Signal-to-service mapping:

  • Client-side symptoms → newrelic + codebase
  • Server-side symptoms → sentry + codebase
  • Crash symptoms → sentry + newrelic
  • Content/document issues → codebase + prod_db
  • Integration issues → codebase + prod_db
  • "How does X work" → readwise_docs + codebase

Data Model

apps/core/classifier/models.py defines both the Pydantic transport models and the Django persistence model.

SlackClassification (Django model):

Field Type Notes
thread_ts CharField(64) Unique, indexed. Primary key for the conversation.
channel_id CharField(32) Slack channel ID
classification JSONField Full TriageClassification serialized via model_dump()
raw_message JSONField (nullable) Raw Slack event payload for debugging
classified_at DateTimeField Auto-set on creation
reclassified_at DateTimeField (nullable) Set on thread re-classification

The classification JSON blob contains all mechanical + LLM fields (see TriageClassification in models.py for the full schema).

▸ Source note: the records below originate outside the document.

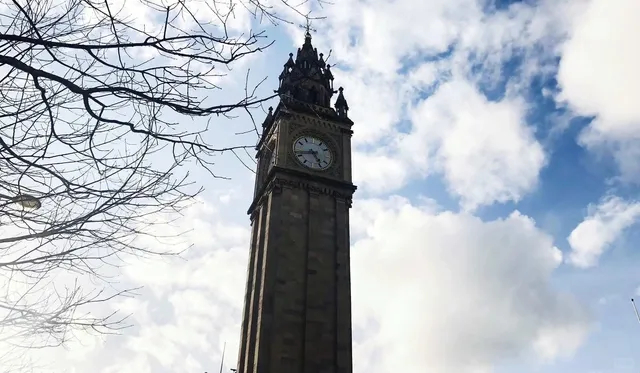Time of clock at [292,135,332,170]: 4:42
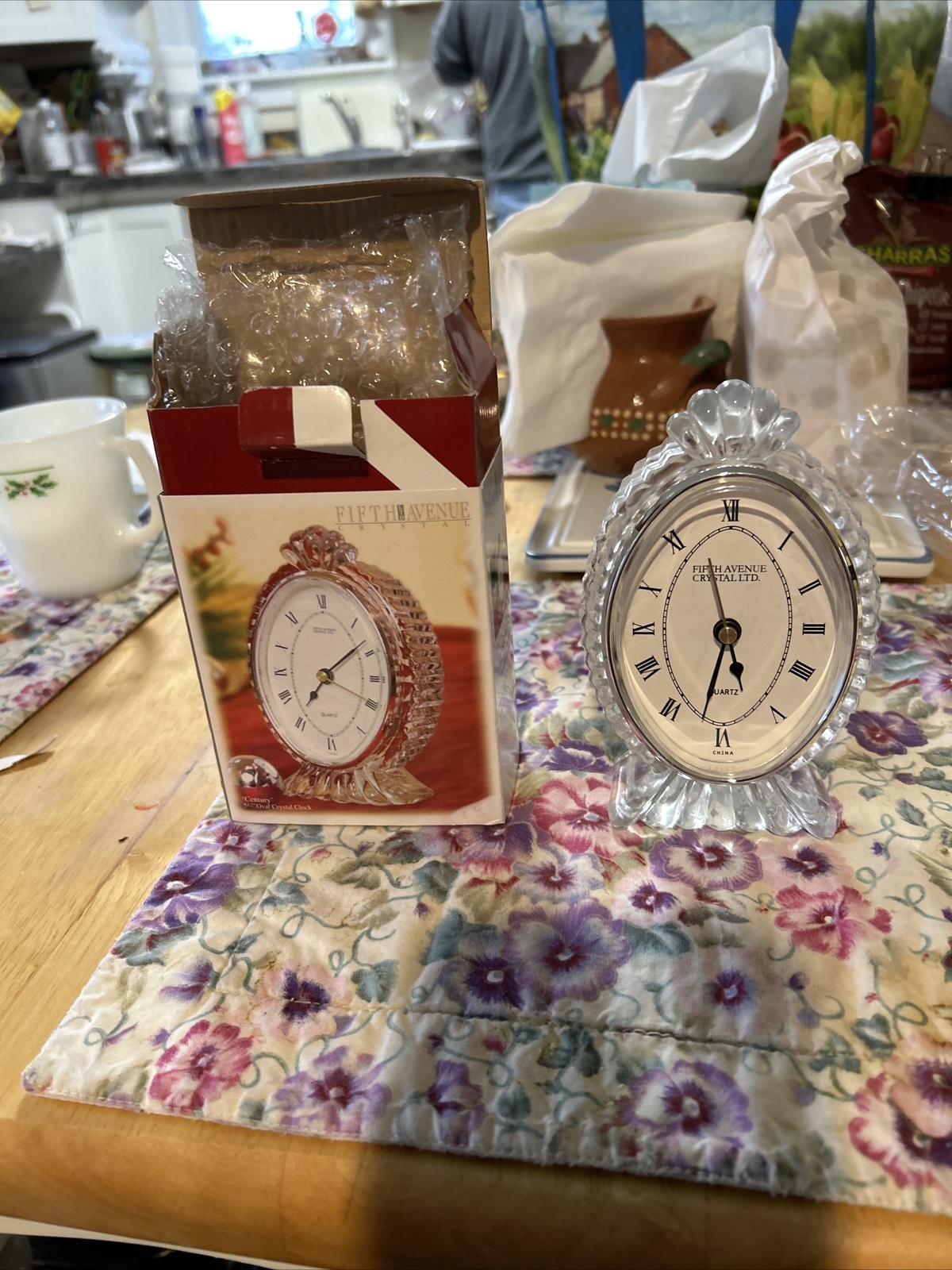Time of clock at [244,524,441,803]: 7:08
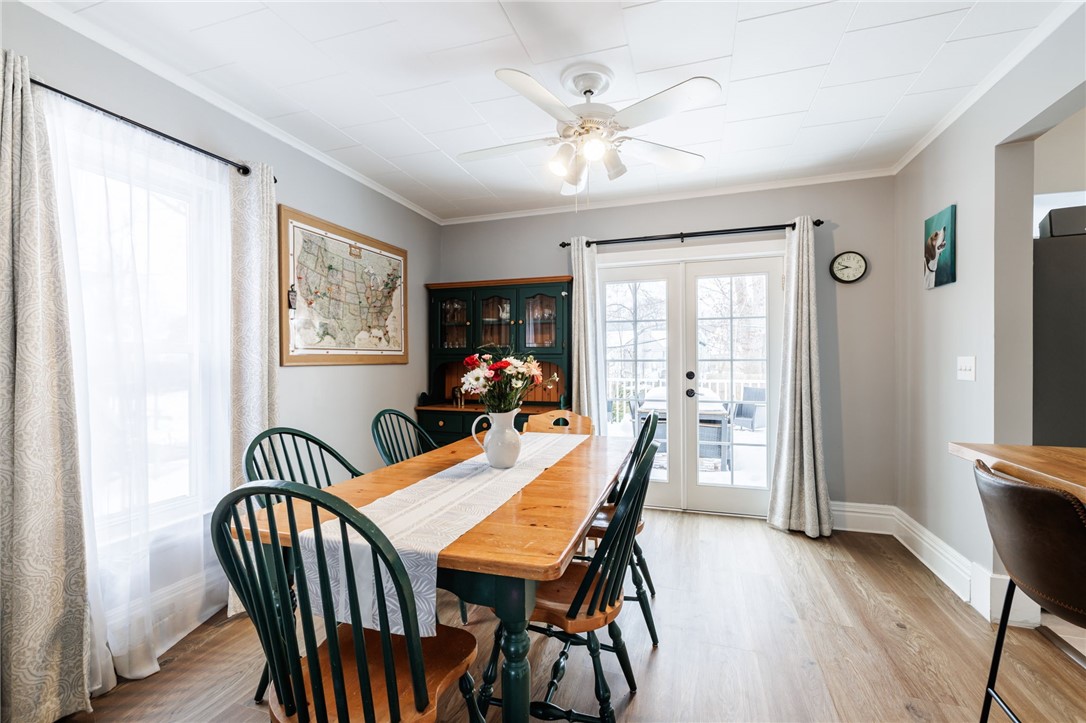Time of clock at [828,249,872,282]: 9:42
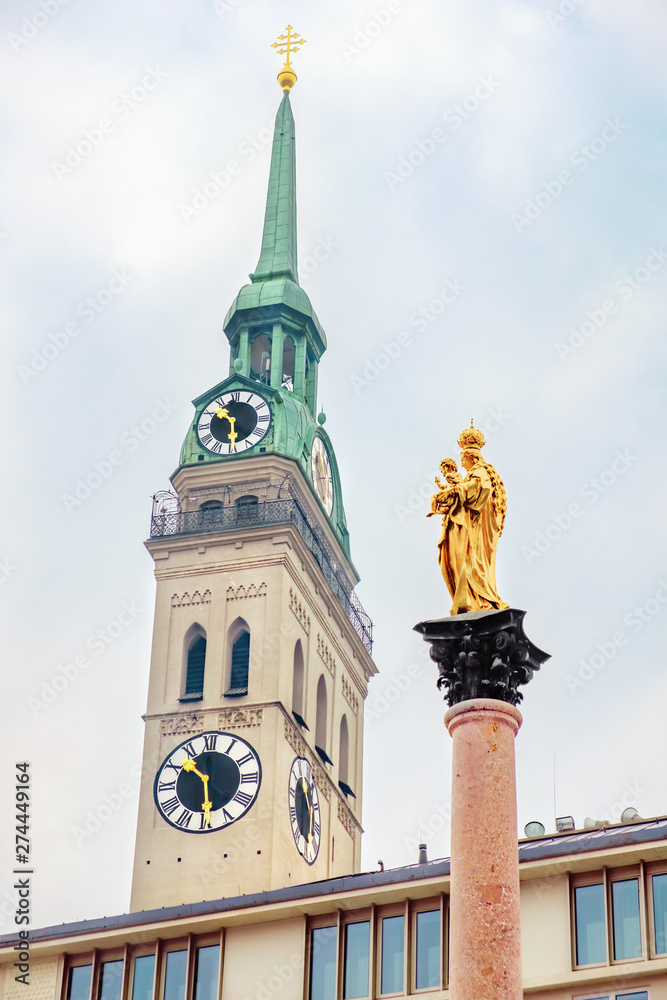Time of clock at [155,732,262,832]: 10:29
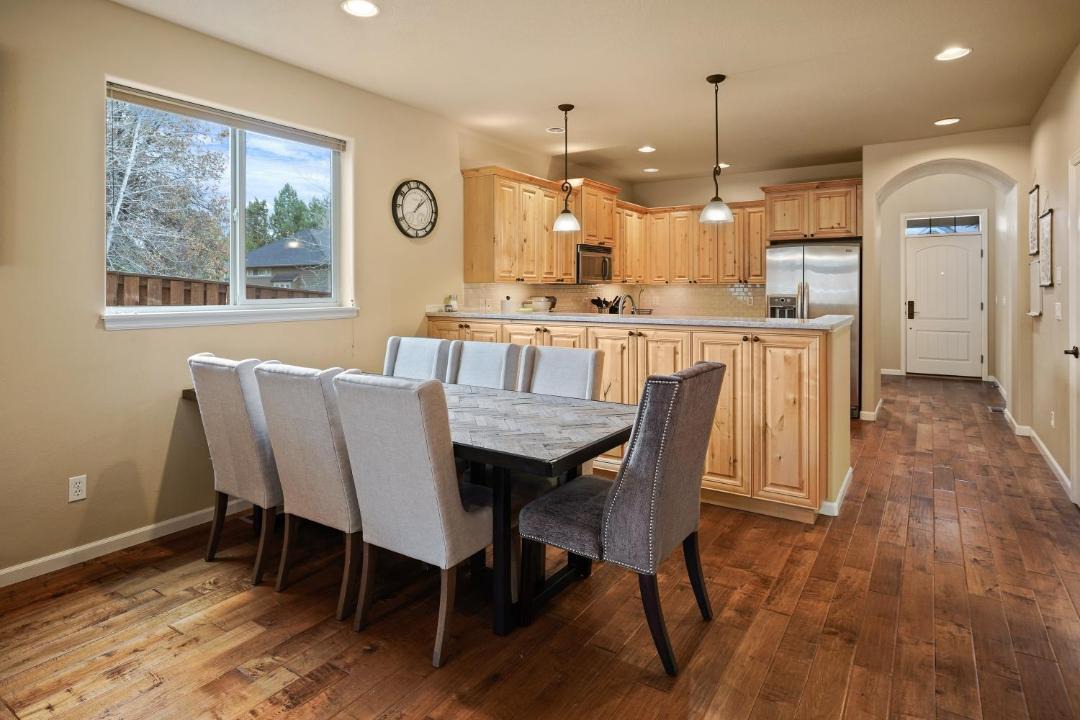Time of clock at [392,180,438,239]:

Downstream consumers read from this blob.

Extending

Add a new enrichment service:

  1. Add a row to the cost table in classifier.py:enrichment_cost_table.
  2. Add routing signals describing when to suggest it.
  3. The agent will start including it in ClassifierOutput.enrichments — no code changes needed beyond the prompt.
  4. Wire up the actual enrichment executor downstream (outside the classifier pipeline).

Add a new routing signal:

  1. Add the signal description and its service mapping to the enrichment_cost_table system prompt in classifier.py.
  2. If the signal requires mechanical detection (e.g., a new reaction pattern), add an extractor to parser.py and include the field in parse_message()'s return dict.

Add a new category or response depth:

  1. Update the category_guidance or response_depth_guidance system prompt in classifier.py.
  2. Update the ClassifierOutput model in models.py if you want type-level validation (currently free-text strings).
  3. Update any downstream consumers that switch on category or response depth values.